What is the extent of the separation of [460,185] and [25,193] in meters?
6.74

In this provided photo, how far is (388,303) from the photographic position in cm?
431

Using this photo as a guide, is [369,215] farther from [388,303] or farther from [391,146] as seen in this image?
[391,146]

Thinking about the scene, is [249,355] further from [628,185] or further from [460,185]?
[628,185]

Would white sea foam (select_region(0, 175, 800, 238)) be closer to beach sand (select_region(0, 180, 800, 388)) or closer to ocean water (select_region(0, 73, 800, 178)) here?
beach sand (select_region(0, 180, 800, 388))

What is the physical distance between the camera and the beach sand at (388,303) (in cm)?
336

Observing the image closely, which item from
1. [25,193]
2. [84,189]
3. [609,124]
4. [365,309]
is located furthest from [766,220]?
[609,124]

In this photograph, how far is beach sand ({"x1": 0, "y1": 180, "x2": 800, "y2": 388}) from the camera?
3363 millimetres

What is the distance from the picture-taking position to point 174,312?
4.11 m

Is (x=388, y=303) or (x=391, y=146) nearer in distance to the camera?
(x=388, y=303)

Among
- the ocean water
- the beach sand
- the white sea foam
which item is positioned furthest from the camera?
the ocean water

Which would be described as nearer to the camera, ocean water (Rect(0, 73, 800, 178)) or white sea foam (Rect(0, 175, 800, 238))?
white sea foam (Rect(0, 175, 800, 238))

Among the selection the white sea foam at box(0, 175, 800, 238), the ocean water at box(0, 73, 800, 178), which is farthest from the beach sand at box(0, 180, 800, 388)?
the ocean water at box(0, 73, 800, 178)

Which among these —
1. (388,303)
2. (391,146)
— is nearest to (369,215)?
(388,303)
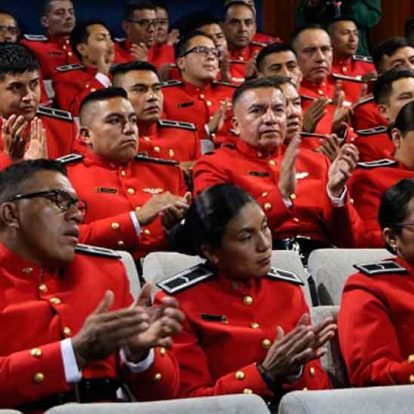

= = = = =

AIM OF THE EXERCISE:
Copy all the records above word for word, leaving out the pictures.

PROBLEM SOLUTION:
What is the extent of the separation of [460,185] and [25,193] in meters?
6.74

In this provided photo, how far is (388,303) from the photographic position in cm?
431

Using this photo as a guide, is [369,215] farther from [388,303] or farther from [391,146] as seen in this image?
[391,146]

Thinking about the scene, is [249,355] further from [628,185] or further from [460,185]?
[628,185]

Would white sea foam (select_region(0, 175, 800, 238)) be closer to beach sand (select_region(0, 180, 800, 388)) or closer to ocean water (select_region(0, 73, 800, 178)) here?
beach sand (select_region(0, 180, 800, 388))

What is the physical distance between the camera and the beach sand at (388,303) (in cm)?
336

Observing the image closely, which item from
1. [25,193]
2. [84,189]
3. [609,124]
4. [365,309]
is located furthest from [766,220]?
[609,124]

In this photograph, how far is beach sand ({"x1": 0, "y1": 180, "x2": 800, "y2": 388}) from the camera?
3363 millimetres

What is the distance from the picture-taking position to point 174,312?
4.11 m

Is (x=388, y=303) or (x=391, y=146) nearer in distance to the camera?
(x=388, y=303)

Among
- the ocean water
- the beach sand
- the white sea foam
which item is positioned furthest from the camera?
the ocean water

Which would be described as nearer to the camera, ocean water (Rect(0, 73, 800, 178)) or white sea foam (Rect(0, 175, 800, 238))?
white sea foam (Rect(0, 175, 800, 238))

Among the selection the white sea foam at box(0, 175, 800, 238), the ocean water at box(0, 73, 800, 178), which is farthest from the beach sand at box(0, 180, 800, 388)?
the ocean water at box(0, 73, 800, 178)

Which among these —
1. (388,303)
2. (391,146)
— is nearest to (369,215)?
(388,303)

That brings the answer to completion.